**Provided passage**:
# # #

Achondroplasia is the most common form of human dwarfism. It is characterised by rhizomelic short stature, macrocephaly with an abnormal cranial base, midface hypoplasia, lumbar lordosis and short limbs. The condition is caused by mutations in the FGFR3 gene. About 80% of affected individuals result from sporadic mutations without positive family histories.
Kozma (2006) described some of the earliest biological evidence of dwarfism from ancient Egypt, dating as far back as 4500 BCE.
Pusch et al. (2004), reported the screening of ancient bone samples for diagnostic achondroplasia mutations. The FGFR3 mutation c.1138G>A was detected in a dry mummy of short stature from the Semerchet tomb, dating approximately 4890-5050 BP.
Bittar (1998) studied 3865 consecutive newborns delivered between 1991 and 1993 and found major congenital anomalies in 64 cases. Many of these cases had achondroplasia.

# # #

[Stored data entries]
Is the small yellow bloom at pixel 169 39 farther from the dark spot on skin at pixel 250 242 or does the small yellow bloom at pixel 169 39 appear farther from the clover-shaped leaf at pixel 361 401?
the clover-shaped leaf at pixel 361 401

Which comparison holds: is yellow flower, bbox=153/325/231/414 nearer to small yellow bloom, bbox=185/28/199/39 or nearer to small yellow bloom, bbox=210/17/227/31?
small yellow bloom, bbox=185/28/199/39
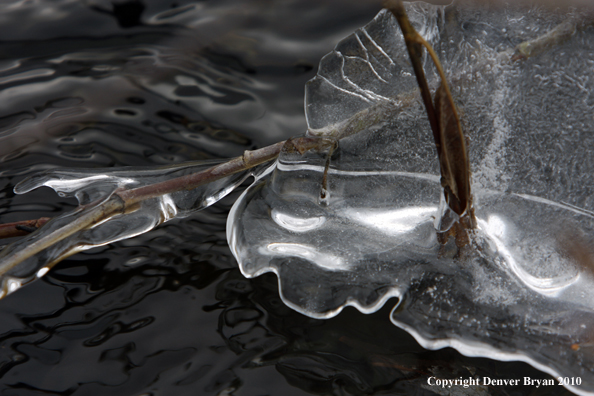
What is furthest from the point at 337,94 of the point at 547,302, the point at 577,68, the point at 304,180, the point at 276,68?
the point at 276,68

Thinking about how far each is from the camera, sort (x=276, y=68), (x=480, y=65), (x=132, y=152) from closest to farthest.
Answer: (x=480, y=65) → (x=132, y=152) → (x=276, y=68)

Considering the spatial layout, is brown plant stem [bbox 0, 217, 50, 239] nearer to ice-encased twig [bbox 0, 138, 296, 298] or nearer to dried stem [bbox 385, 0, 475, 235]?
ice-encased twig [bbox 0, 138, 296, 298]

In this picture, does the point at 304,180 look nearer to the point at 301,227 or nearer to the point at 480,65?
the point at 301,227

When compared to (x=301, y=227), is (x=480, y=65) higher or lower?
higher

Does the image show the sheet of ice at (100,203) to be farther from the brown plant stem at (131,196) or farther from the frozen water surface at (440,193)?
the frozen water surface at (440,193)

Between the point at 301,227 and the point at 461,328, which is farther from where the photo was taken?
the point at 301,227

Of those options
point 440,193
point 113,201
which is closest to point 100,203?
point 113,201

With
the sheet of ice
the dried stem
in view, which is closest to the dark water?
the sheet of ice

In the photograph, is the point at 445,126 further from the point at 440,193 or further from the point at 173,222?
the point at 173,222
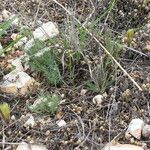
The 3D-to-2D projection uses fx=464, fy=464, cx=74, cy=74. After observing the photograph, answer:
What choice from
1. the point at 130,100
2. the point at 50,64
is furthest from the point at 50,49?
the point at 130,100

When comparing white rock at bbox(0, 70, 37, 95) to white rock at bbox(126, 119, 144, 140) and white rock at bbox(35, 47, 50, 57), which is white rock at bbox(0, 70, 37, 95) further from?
white rock at bbox(126, 119, 144, 140)

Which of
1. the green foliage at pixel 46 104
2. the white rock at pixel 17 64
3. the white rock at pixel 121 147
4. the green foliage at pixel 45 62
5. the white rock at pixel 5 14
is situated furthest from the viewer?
the white rock at pixel 5 14

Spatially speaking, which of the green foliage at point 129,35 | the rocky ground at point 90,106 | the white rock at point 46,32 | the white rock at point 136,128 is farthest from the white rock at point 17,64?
the white rock at point 136,128

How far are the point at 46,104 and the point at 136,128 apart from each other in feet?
1.20

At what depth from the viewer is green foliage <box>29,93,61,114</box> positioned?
72.2 inches

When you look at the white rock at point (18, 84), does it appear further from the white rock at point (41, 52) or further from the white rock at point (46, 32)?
the white rock at point (46, 32)

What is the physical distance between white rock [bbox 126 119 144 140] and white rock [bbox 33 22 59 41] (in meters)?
0.63

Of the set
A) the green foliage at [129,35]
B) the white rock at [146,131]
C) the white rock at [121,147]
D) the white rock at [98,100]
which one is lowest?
the white rock at [121,147]

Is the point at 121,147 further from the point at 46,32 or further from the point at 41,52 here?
the point at 46,32

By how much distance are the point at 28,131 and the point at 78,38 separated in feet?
1.55

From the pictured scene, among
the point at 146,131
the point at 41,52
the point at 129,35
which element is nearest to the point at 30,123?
the point at 41,52

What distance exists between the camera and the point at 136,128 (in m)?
1.74

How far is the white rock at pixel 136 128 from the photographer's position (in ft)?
5.70

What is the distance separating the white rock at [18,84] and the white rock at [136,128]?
1.56ft
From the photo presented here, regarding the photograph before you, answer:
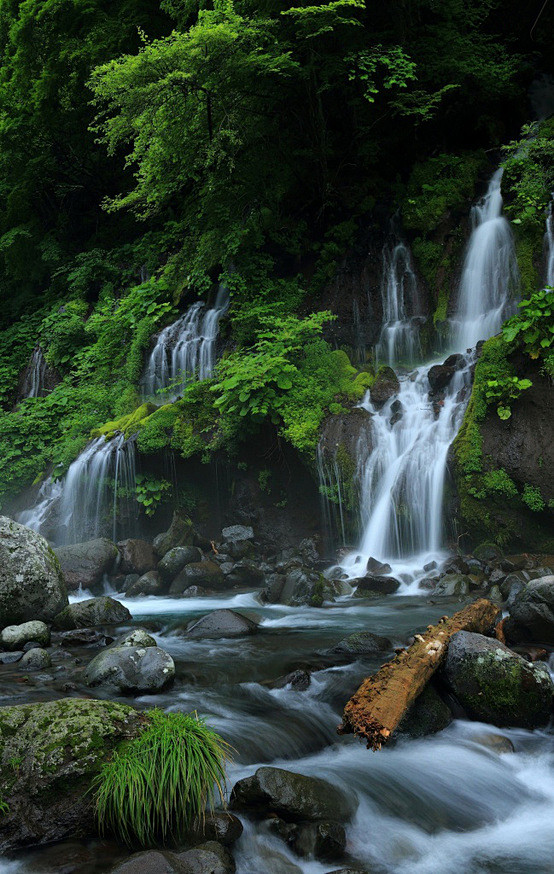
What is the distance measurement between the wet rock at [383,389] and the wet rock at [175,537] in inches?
174

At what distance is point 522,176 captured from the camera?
12.3 metres

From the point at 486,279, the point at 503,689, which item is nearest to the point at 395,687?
the point at 503,689

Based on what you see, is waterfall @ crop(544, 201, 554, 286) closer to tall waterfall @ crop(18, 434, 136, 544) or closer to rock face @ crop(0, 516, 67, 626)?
tall waterfall @ crop(18, 434, 136, 544)

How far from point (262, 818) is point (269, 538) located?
8453 mm

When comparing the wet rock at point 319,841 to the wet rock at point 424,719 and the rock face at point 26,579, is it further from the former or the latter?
the rock face at point 26,579

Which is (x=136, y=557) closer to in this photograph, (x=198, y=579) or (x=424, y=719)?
(x=198, y=579)

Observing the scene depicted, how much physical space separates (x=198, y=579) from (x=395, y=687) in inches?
262

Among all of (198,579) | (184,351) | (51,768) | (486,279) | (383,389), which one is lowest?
(198,579)

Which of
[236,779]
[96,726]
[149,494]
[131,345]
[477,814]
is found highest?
[131,345]

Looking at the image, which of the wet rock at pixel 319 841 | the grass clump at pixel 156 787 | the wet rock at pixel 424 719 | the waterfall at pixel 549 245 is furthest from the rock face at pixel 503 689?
the waterfall at pixel 549 245

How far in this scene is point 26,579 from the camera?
292 inches

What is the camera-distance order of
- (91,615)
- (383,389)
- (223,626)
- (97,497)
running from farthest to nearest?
(97,497), (383,389), (91,615), (223,626)

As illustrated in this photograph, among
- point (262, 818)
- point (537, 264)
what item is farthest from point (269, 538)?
point (262, 818)

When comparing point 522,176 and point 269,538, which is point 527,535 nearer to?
point 269,538
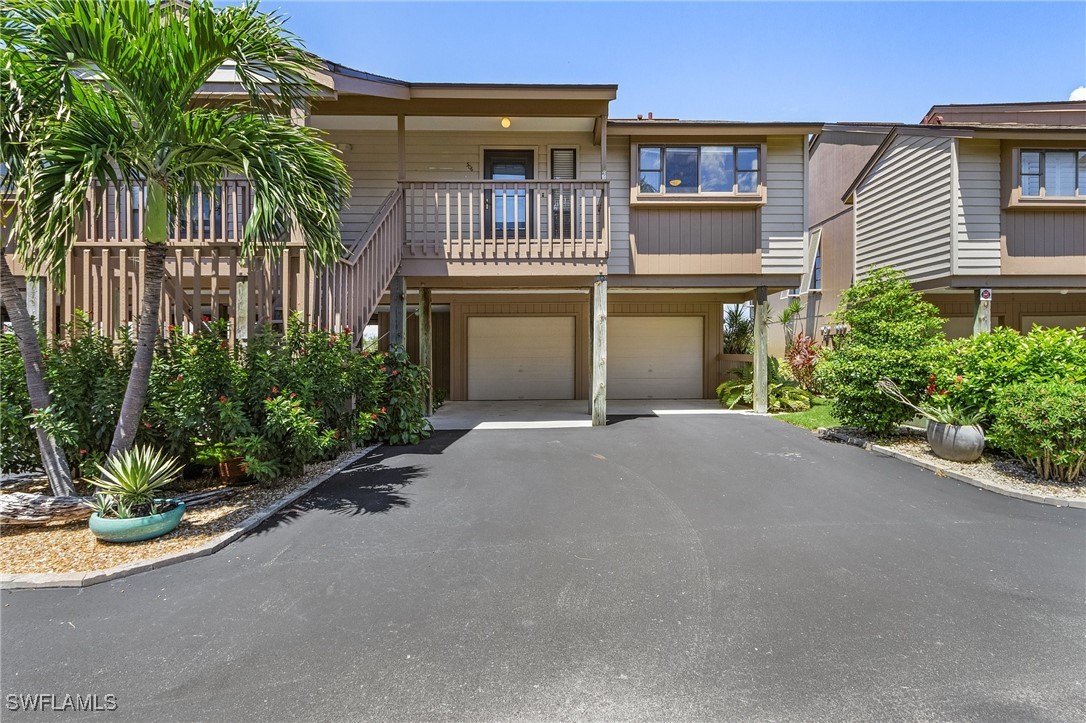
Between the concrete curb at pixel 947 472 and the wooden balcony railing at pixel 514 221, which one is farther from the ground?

# # #

**Exercises to complete**:
- 1) In the achondroplasia passage, mutations in which gene cause the condition?
- 2) List every feature that the achondroplasia passage says characterizes the condition.
- 3) Carry on the achondroplasia passage from its final sentence.

**Results for the exercise**:
- 1) The FGFR3 gene.

- 2) Rhizomelic short stature, macrocephaly with an abnormal cranial base, midface hypoplasia, lumbar lordosis, short limbs

- 3)
Al Talabani et al. (1998) studied 24,233 consecutive live and stillbirths in Abu Dhabi and found 4 cases of achondroplasia.
Eapen et al. (1998) carried out a screening program for learning disorders in Al-Ain and identified one case with achondroplasia.
Hosani and Czeizel (2000) reported that out of a total of 4,861 births recorded between March and May of 1998, achondroplasia was identified in one neonate, resulting in an incidence rate of 0.21 per 1,000 births.
Al-Gazali et al. (2003) defined the pattern and birth prevalence of the different types of osteochondrodysplasias in the United Arab Emirates.